Goodman was held at the Van Nuys jail before being released on house arrest under electronic monitoring.

"From August to December 2012, defendants subjected Mrs.Goodman to extensive public humiliation and caused her to incur substantial legal expenses," according to the lawsuit.

With little explanation, the district attorney's office asked a judge to drop the murder charge against Goodman. The case was dismissed without prejudice, meaning prosecutors can choose to refile charges at a later date.

"Since then, LAPD defendants have continued to claim that Mrs. Goodman is still a 'suspect,'" according to the complaint.

The lawsuit claims Goodman has incurred more than $100,000 in legal expenses from the arrest, which she paid for by liquidating her accounts, borrowing money from friends and family members, and selling her car and jewelry.
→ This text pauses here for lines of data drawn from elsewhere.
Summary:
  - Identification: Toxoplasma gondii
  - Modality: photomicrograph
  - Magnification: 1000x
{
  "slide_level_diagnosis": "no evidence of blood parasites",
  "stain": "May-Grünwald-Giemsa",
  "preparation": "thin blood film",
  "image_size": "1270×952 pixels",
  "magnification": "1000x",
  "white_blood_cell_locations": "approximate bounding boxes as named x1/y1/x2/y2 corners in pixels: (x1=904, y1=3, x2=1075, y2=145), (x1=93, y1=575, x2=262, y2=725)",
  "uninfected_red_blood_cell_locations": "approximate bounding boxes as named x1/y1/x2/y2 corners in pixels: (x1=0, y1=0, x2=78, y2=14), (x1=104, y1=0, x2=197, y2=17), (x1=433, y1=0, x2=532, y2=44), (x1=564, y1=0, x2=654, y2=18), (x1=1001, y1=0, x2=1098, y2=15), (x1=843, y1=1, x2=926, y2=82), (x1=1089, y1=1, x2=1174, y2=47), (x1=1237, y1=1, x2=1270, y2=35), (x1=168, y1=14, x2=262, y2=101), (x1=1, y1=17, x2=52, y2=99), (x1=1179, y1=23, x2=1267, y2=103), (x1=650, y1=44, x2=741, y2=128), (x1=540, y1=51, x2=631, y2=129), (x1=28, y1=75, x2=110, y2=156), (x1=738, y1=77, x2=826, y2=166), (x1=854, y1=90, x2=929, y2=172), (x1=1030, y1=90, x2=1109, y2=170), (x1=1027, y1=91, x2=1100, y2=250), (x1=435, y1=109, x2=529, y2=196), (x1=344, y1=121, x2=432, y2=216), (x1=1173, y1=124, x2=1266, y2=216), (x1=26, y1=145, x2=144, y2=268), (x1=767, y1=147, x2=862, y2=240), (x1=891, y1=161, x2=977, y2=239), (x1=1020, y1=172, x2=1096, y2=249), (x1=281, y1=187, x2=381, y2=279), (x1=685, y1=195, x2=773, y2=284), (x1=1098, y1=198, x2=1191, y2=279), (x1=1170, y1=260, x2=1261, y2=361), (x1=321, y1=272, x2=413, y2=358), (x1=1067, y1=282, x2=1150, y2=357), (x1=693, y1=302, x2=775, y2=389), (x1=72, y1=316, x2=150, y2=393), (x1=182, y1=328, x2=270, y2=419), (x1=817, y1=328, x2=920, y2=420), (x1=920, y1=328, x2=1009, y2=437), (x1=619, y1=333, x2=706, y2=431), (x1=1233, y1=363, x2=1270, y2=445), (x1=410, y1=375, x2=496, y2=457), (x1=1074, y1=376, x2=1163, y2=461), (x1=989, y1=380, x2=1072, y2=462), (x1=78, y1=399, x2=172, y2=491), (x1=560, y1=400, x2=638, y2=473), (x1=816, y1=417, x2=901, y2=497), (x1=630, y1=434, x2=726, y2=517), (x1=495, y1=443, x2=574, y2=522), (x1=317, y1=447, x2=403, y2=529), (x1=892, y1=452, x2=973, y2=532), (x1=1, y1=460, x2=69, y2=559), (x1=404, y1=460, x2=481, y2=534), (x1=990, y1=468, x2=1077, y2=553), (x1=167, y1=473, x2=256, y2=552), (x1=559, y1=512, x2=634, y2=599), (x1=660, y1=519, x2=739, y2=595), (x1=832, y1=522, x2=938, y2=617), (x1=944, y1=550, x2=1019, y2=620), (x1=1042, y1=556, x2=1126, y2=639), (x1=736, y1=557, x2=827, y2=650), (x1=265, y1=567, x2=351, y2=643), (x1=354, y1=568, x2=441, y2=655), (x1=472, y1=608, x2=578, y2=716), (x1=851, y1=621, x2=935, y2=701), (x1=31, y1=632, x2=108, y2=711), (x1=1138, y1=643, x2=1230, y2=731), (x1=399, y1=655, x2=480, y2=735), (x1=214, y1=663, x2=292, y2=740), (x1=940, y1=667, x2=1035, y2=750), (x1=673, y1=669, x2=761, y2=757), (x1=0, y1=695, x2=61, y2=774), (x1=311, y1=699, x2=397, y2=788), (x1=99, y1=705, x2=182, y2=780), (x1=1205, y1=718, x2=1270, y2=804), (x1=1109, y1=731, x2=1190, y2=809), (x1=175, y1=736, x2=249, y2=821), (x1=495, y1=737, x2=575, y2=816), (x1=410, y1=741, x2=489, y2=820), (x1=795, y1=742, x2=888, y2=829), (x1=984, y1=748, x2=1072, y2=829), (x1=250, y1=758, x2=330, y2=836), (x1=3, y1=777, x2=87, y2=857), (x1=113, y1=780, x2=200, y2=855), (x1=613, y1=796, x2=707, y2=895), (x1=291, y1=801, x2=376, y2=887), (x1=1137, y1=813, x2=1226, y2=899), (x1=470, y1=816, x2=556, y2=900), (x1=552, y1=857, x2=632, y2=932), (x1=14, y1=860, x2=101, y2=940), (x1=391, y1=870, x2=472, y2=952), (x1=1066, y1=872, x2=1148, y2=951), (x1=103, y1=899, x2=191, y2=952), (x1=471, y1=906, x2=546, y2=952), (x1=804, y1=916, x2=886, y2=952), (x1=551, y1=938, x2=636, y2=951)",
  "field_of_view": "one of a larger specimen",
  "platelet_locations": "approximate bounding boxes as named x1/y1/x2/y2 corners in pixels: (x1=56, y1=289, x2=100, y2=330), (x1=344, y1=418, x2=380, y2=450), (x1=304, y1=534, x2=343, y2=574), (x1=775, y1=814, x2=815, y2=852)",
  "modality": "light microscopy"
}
Prior to the arrest, Goodman was employed as a tennis referee and judged matches throughout the country, the suit states.

"As a result of defendants' actions, Mrs. Goodman was suspended for five months and suffered professional obloquy," the complaint contends. "When she was reinstated after the dismissal of the charges, she continued to suffer professionally -- receiving assignments which were of lower rank than those she previously received.

"Her relationships with professional colleagues became strained and uncomfortable because of the international publicity which hounded her for months," the suit states.